__What is being asked__.
The answer must consist solely of the lines below starting at the one containing "Rolling sushi" and ending at the one containing "Restorasi Holden Statesman", repeated exactly, with both ends included and all pictures omitted.

__Material supplied__.
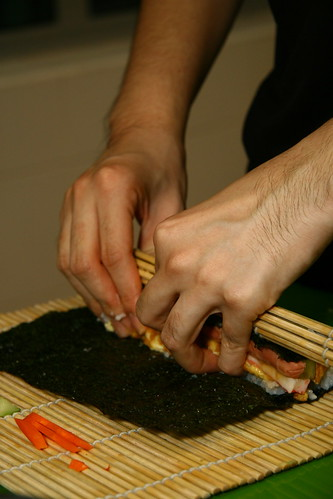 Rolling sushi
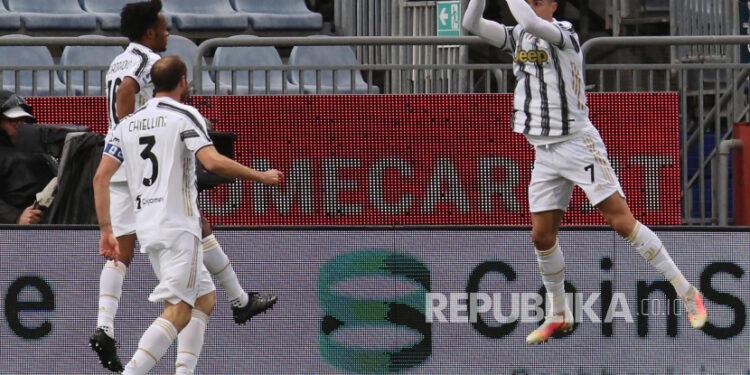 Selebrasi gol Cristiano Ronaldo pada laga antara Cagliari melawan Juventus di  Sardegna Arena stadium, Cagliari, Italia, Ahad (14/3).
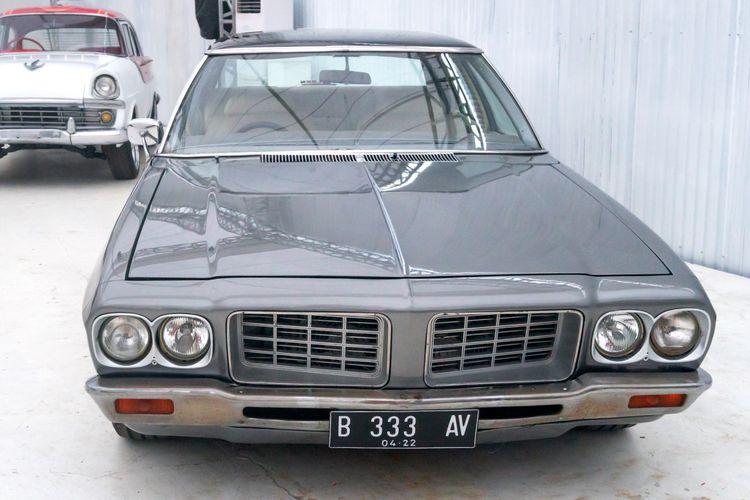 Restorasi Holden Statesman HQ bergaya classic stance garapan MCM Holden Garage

==

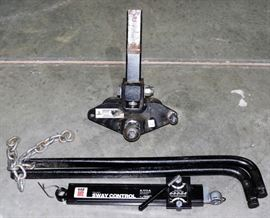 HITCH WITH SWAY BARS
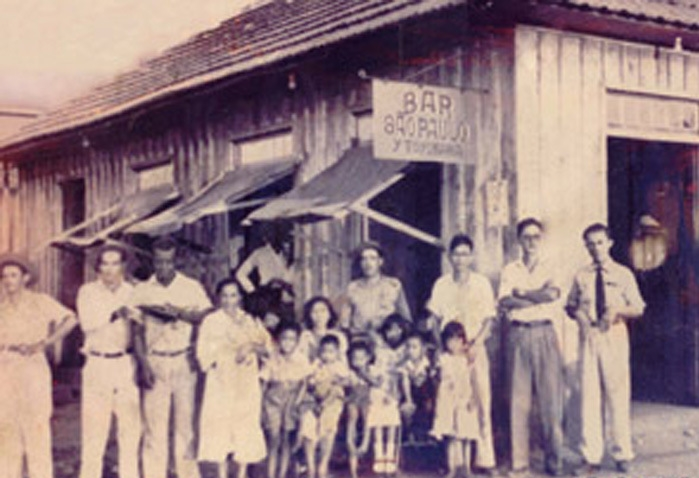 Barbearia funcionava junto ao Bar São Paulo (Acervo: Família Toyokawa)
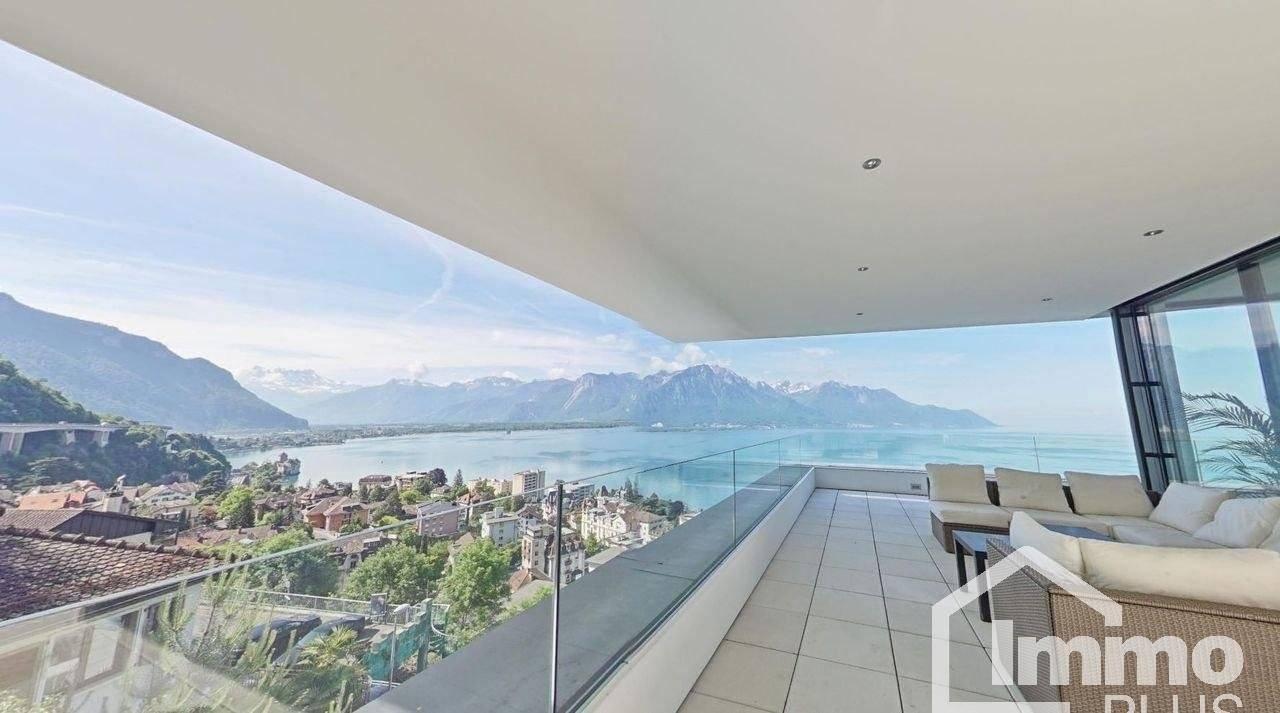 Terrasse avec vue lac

* * *

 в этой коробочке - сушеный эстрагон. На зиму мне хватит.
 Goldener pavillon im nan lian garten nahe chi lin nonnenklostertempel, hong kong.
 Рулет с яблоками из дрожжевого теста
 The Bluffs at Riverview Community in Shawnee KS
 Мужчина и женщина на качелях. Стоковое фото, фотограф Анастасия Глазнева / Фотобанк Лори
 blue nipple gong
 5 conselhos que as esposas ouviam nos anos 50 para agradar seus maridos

__Answer box__.
 Rolling sushi
 Selebrasi gol Cristiano Ronaldo pada laga antara Cagliari melawan Juventus di  Sardegna Arena stadium, Cagliari, Italia, Ahad (14/3).
 Restorasi Holden Statesman HQ bergaya classic stance garapan MCM Holden Garage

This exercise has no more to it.